++++ Record list ++++

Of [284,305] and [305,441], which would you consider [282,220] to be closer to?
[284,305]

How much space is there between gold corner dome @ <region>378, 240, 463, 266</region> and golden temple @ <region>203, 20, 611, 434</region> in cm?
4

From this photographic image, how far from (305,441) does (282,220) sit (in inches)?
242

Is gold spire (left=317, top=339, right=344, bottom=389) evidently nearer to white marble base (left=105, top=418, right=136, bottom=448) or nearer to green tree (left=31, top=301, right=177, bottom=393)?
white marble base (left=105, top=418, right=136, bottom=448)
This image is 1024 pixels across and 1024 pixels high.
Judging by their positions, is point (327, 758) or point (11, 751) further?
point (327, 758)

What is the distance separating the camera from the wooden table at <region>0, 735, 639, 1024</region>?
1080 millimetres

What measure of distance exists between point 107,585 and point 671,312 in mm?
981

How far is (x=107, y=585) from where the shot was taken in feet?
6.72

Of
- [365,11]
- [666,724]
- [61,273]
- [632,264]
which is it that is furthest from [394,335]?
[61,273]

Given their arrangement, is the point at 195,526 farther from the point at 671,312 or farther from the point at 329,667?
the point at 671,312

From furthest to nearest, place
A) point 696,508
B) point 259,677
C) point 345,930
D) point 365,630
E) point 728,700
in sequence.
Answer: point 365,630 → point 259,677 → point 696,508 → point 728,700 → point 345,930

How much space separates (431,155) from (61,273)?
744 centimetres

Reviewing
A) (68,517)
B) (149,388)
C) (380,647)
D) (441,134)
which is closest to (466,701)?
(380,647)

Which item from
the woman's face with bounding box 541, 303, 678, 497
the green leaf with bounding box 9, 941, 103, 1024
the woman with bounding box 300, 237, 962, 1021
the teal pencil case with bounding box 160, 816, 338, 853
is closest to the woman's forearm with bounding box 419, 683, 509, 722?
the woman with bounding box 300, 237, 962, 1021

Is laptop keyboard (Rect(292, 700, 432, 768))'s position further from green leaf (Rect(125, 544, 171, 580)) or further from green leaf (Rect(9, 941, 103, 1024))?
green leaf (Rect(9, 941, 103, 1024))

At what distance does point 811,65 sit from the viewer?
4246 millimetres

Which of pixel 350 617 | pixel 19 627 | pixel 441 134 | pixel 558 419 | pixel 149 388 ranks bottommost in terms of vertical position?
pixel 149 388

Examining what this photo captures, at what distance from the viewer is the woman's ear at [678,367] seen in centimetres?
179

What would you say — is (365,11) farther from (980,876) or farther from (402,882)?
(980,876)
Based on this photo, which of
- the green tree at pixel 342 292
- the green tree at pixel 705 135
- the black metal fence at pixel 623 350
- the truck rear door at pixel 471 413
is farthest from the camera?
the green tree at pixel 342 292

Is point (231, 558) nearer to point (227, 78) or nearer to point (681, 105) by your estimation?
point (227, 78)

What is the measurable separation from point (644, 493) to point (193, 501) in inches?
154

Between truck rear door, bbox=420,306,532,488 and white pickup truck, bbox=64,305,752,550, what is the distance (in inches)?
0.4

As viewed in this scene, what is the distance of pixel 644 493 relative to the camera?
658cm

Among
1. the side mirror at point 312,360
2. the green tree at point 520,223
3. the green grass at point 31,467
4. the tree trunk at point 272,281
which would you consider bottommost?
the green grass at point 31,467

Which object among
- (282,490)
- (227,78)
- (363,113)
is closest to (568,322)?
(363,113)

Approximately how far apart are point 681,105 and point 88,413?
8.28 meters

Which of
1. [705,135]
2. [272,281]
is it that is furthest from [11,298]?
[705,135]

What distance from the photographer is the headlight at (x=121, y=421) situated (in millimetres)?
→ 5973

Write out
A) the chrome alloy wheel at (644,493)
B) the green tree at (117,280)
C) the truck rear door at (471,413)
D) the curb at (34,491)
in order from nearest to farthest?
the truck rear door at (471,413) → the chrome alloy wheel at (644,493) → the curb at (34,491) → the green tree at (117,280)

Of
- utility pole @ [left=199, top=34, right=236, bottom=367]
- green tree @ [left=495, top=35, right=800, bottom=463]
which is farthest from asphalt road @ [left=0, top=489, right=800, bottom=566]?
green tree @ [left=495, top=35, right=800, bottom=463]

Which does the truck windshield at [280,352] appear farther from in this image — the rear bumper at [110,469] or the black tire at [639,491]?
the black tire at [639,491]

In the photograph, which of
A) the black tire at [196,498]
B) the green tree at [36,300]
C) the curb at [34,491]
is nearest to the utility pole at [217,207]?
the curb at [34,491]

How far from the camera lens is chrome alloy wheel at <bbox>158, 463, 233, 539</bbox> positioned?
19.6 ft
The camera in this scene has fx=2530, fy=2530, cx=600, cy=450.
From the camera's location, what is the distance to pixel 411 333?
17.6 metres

++++

Exercise:
Reproduce the material above without altering a single character.

Solution to this task:
Of [284,305] and [305,441], which would you consider [282,220] to be closer to?
[284,305]

How much space is there between gold corner dome @ <region>378, 240, 463, 266</region> and golden temple @ <region>203, 20, 611, 434</region> in cm?
4

From this photographic image, how far from (305,441) does (282,220) sit (in inches)?
242

Is gold spire (left=317, top=339, right=344, bottom=389) evidently nearer to white marble base (left=105, top=418, right=136, bottom=448) or nearer to green tree (left=31, top=301, right=177, bottom=393)?
white marble base (left=105, top=418, right=136, bottom=448)
This image is 1024 pixels across and 1024 pixels high.
Judging by their positions, is point (327, 758) or point (11, 751) further?
point (327, 758)

What is the distance separating the camera from the wooden table at <region>0, 735, 639, 1024</region>?
1080 millimetres

What measure of distance exists between point 107,585 and point 671,312 in mm?
981

How far is (x=107, y=585) from where the shot was taken in feet?
6.72

Of
- [365,11]
- [666,724]
- [61,273]
- [632,264]
which is it that is furthest from [394,335]?
[61,273]

Given their arrangement, is the point at 195,526 farther from the point at 671,312 or farther from the point at 329,667?
the point at 671,312

From furthest to nearest, place
A) point 696,508
B) point 259,677
C) point 345,930
D) point 365,630
E) point 728,700
in sequence.
Answer: point 365,630 → point 259,677 → point 696,508 → point 728,700 → point 345,930

How much space separates (431,155) from (61,273)?
744 centimetres

Reviewing
A) (68,517)
B) (149,388)
C) (380,647)
D) (441,134)
which is closest to (466,701)?
(380,647)

Which item from
the woman's face with bounding box 541, 303, 678, 497
the green leaf with bounding box 9, 941, 103, 1024
the woman with bounding box 300, 237, 962, 1021
the teal pencil case with bounding box 160, 816, 338, 853
is closest to the woman's forearm with bounding box 419, 683, 509, 722?
the woman with bounding box 300, 237, 962, 1021

Is laptop keyboard (Rect(292, 700, 432, 768))'s position further from green leaf (Rect(125, 544, 171, 580)) or further from green leaf (Rect(9, 941, 103, 1024))?
green leaf (Rect(9, 941, 103, 1024))

At what distance does point 811,65 sit from the viewer?
4246 millimetres

Which of pixel 350 617 | pixel 19 627 | pixel 441 134 | pixel 558 419 | pixel 149 388 ranks bottommost in terms of vertical position?
pixel 149 388

Examining what this photo captures, at what distance from the viewer is the woman's ear at [678,367] seen in centimetres?
179

What would you say — is (365,11) farther from (980,876) or farther from (402,882)?
(980,876)
Based on this photo, which of
- the green tree at pixel 342 292
- the green tree at pixel 705 135
- the black metal fence at pixel 623 350
- the truck rear door at pixel 471 413
is farthest from the camera?
the green tree at pixel 342 292

Is point (231, 558) nearer to point (227, 78) or nearer to point (681, 105) by your estimation?
point (227, 78)

What is the measurable separation from point (644, 493) to point (193, 501) in inches?
154

Between truck rear door, bbox=420,306,532,488 and white pickup truck, bbox=64,305,752,550, what is the distance (in inches)?
0.4

As viewed in this scene, what is the distance of pixel 644 493 relative to the camera?
658cm

Among
1. the side mirror at point 312,360
2. the green tree at point 520,223
3. the green grass at point 31,467
4. the tree trunk at point 272,281
which would you consider bottommost?
the green grass at point 31,467

Which object among
- (282,490)
- (227,78)
- (363,113)
is closest to (568,322)?
(363,113)

Approximately how far apart are point 681,105 and point 88,413?
8.28 meters

Which of
1. [705,135]
2. [272,281]
is it that is furthest from [11,298]?
[705,135]

What distance from the photographer is the headlight at (x=121, y=421) situated (in millimetres)?
→ 5973

Write out
A) the chrome alloy wheel at (644,493)
B) the green tree at (117,280)
C) the truck rear door at (471,413)
D) the curb at (34,491)
in order from nearest to farthest?
the truck rear door at (471,413) → the chrome alloy wheel at (644,493) → the curb at (34,491) → the green tree at (117,280)

Of
- utility pole @ [left=199, top=34, right=236, bottom=367]
- green tree @ [left=495, top=35, right=800, bottom=463]
which is farthest from asphalt road @ [left=0, top=489, right=800, bottom=566]?
green tree @ [left=495, top=35, right=800, bottom=463]

Which does the truck windshield at [280,352] appear farther from in this image — the rear bumper at [110,469] or the black tire at [639,491]?
the black tire at [639,491]

In the photograph, which of
A) the black tire at [196,498]
B) the green tree at [36,300]
C) the curb at [34,491]
is nearest to the utility pole at [217,207]?
the curb at [34,491]

How far from the camera lens is chrome alloy wheel at <bbox>158, 463, 233, 539</bbox> positioned?
19.6 ft
The camera in this scene has fx=2530, fy=2530, cx=600, cy=450.
From the camera's location, what is the distance to pixel 411 333?
17.6 metres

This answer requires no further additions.